Since the first description by Jones, mortality in patients with NSTI remains high. He reported a mortality rate of 46%, and a recent pooled analysis determined it to be 34% [51].

More recent data indicate a mortality of 16.4% [52] for community-acquired necrotizing soft tissue infections and 36.3% for postprocedural necrotizing infections [53]. All of these patients were managed in hospital with intravenous antibiotics and surgical interventions; considering medical progress in the last 135 years, mortality is still substantial. Mortality is higher in patients with streptococcal toxic shock syndrome. Diabetic patients, especially those presenting with diabetic ketoacidosis or hyperosmolar hyperglycemic nonketotic acidosis, have higher rates of death and longer lengths of hospital stay [54]. A delay in surgery of more than 24 hours was an independent risk factor for mortality.

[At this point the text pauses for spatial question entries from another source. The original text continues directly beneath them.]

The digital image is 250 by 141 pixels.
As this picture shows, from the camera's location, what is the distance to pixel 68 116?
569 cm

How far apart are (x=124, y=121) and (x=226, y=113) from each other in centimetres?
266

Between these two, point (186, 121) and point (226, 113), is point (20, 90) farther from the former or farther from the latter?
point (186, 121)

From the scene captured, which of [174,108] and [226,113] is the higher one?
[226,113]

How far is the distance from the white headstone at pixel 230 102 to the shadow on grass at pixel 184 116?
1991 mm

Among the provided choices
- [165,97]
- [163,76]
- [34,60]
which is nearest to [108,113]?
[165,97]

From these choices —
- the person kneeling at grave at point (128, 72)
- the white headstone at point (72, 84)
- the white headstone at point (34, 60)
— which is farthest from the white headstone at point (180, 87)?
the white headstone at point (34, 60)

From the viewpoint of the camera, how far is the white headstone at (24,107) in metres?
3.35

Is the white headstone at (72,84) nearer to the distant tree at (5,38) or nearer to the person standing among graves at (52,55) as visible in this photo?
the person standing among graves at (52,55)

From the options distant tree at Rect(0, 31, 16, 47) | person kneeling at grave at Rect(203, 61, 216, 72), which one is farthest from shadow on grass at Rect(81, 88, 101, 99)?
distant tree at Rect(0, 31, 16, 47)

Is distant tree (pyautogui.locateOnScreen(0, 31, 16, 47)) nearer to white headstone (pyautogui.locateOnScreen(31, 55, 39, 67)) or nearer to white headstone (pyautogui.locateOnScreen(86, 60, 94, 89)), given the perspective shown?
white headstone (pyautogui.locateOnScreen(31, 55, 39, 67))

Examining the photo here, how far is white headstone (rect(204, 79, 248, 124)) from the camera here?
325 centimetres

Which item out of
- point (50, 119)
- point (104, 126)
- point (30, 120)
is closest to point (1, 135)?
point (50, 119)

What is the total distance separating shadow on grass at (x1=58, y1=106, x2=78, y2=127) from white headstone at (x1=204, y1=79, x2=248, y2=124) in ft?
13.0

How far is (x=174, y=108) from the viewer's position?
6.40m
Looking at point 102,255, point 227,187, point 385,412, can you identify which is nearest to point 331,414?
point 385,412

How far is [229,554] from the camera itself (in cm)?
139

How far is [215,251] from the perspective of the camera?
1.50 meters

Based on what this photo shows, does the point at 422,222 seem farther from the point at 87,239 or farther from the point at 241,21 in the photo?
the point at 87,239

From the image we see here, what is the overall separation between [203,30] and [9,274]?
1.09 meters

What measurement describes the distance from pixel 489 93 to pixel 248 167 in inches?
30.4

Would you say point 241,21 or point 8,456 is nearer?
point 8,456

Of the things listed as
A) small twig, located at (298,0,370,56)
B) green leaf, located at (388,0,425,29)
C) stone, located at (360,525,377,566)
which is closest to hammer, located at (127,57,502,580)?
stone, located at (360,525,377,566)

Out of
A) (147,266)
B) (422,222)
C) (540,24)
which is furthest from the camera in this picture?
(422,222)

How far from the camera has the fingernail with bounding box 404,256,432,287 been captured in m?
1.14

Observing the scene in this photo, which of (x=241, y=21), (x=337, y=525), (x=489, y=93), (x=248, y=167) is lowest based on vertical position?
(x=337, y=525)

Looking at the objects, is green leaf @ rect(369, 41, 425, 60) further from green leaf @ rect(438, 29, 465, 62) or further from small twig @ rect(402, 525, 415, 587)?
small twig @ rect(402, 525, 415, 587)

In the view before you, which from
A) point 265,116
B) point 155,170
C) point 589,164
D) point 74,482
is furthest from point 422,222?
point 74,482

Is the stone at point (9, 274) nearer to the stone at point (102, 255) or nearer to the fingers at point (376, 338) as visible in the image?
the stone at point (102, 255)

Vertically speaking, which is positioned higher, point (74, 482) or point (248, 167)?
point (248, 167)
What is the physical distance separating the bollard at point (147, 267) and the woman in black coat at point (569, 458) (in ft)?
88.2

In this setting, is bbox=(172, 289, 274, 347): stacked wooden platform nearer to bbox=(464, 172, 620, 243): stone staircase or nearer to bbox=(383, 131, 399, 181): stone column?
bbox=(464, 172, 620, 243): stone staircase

In a recent study that included 350 patients with NF, Anaya et al. [55] created a score to categorize patients according to the risk of mortality. Variables included in the score were age >50 years, WBC count >40,000 cells/mm3, hematocrit >50%, heart rate >110 beats/min, temperature >36 degrees Celsius, and creatinine level >1.5 mg/dL. Tools like this should help to identify high-risk patients who may benefit from novel therapeutic strategies or for selection of patients for future trials.

There is also considerable postoperative morbidity, sometimes from extensive debridement resulting in muscle loss. Patients might have to undergo a period of rehabilitation to regain function of the affected areas. Scarring and disfigurement can also be substantial.

9. Summary

NSTIs are relatively infrequent but highly lethal infections. They encompass a wide variety of soft-tissue infections associated with necrosis that share the same diagnostic and treatment principles. Establishing the diagnosis of NSTI is one of the biggest challenges in treating patients with NSTI. Accuracy increases with familiarity of clinical findings and knowledge of laboratory, imaging, and macroscopic and microscopic findings, all combined with a high index of suspicion. Treatment includes definitive surgical debridement in conjunction with antimicrobials and hemodynamic stabilization. Surgical debridement should be performed frequently (even daily) until the acute tissue destruction has been controlled. Outcomes are also influenced by prompt diagnosis, the timing and extent of surgical treatment, and management of postoperative complications. Scores that identify high-risk patients serve to guide novel therapeutic strategies and to identify patients for future trials.

Conflict of Interests

The authors declare that there is no conflict of interests regarding the publication of this paper.